Saturday, October 9, 2010

This time of year the hope of spring time has dwindled down to a few hopes. The boys of spring are now the boys of autumn. The hot sweltering days of summer have given way to cool fall air. Long sleeve jerseys adorn the players now as they trot out on the diamond. the crack of the bat stings a bit more in the icy air of fall, no longer does the sweat roll off the brow and gallons of water are not consumed in buckets.

The playoffs are in full swing, bars roll to the swing of the bat, moans grumble out the door at the ball is caught and epitaphs swirl in the air as the bat slices through empty space. It is so much fun to toss the hard horsehide around, smack it with a bat, chase it across the field and hurl it to first base.
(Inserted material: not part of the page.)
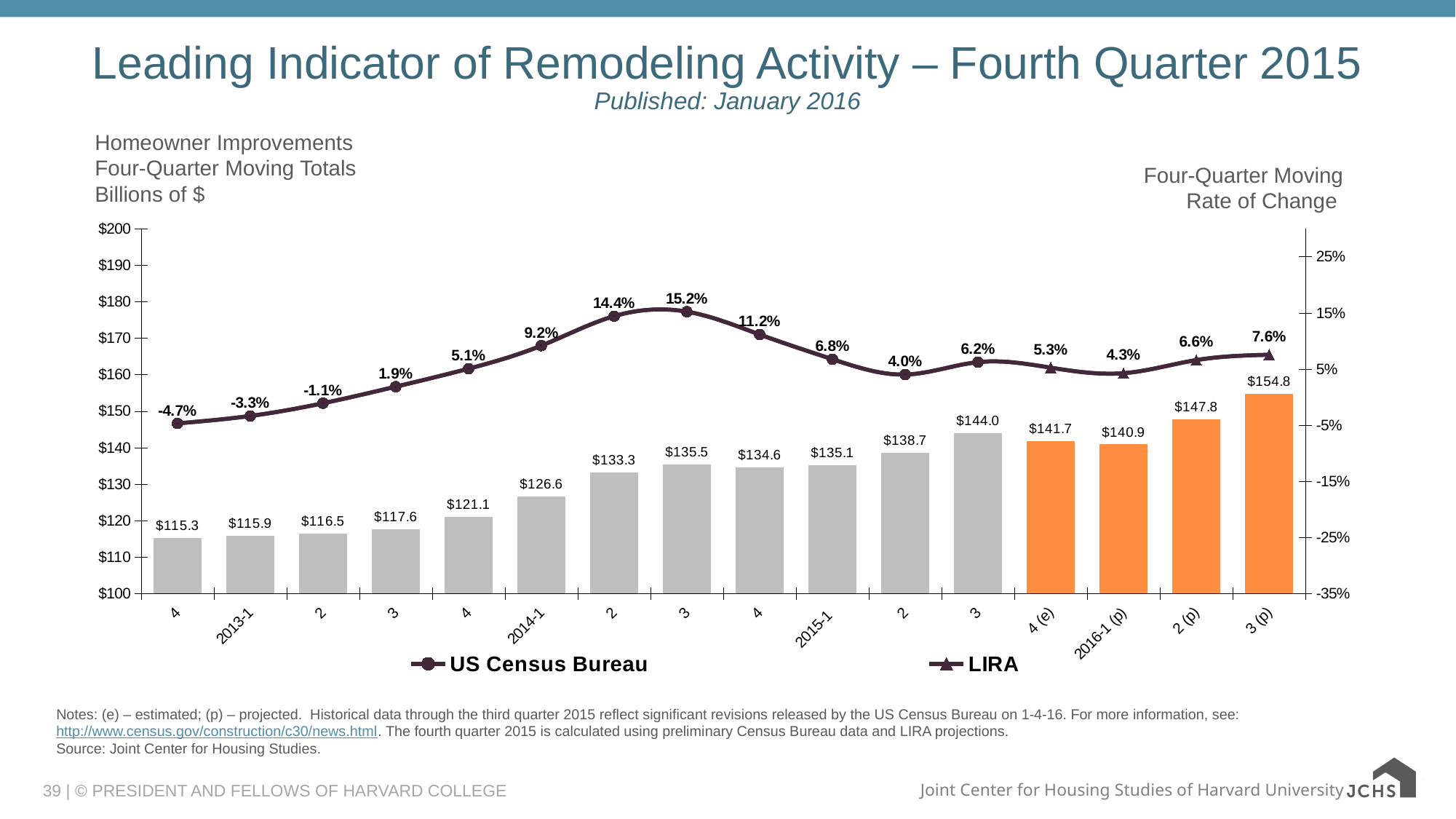
What is the difference between the four-quarter moving totals for 3 (p) and 2 (p) of 2016? $7.0 What is the four-quarter moving total for 2015-1? $135.1 Which quarter has the lowest four-quarter moving total? 4 (2012), $115.3 Which is larger, the four-quarter moving total for 2015 quarter 3 or for 2015 quarter 4 (e)? 2015 quarter 3 ($144.0) What kind of chart is this? Combination bar and line chart What are the two series named in the legend? US Census Bureau and LIRA Which quarter has the highest four-quarter moving total? 3 (p) (2016), $154.8 What is the lowest four-quarter moving rate of change shown on the line? -4.7% Do the four-quarter moving totals generally rise or fall from 2012 quarter 4 to 2016 quarter 3 (p)? Rise What is the four-quarter moving rate of change shown for the third quarter of 2014? 15.2% How many bars (quarters) are plotted in the chart? 16 How many series does the legend list? 2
Baseball the all american sport that anybody can play and has been played in sand lots, asphalt jungles and pastures. The roar of the ball slicing over stretched arms to bounce off a tin can or roll through a cow patty.

It is amazing where ball fields have been built. The one in the corn filed is probably one of the more famous ones. Out across america one is liable to find a ball field in no where, which is where I found this grandstand.

The nearest town is that way over 10 miles and that away 50 miles and over there it is another 40 miles. Baseball was so popular that the pioneers/settlers built a ball park in a cow pasture by a sand creek. Lumber and materials was hauled by wagon but it was built and has stood for about a century.

Today it is not much more then a monument to man's determination to celebrate. Celebrate they did, There were holiday picnics and other games played until the start of the baseball game. Neighbors would bring their families and the visit would begin. children playing in the woods of the creek, people sitting in the grand stand visiting, men lounging under trees talking and teenagers getting antsy for the ball game.

It was a spectacle for the old settlers and their families. there was no television to watch the fall festivities back east someplace and electricity was in town so no radios. The telephone had just gotten off the drawing board and news traveled by singing wires or newspaper.

Here in the pasture there were no bright lights, no big money deals, just a few people getting together to celebrate life as it was dealt to then.

Today it is used for special occasions and there some people who look after it. Mostly it sits on the plains listening to the winds of time whistle through the rafters.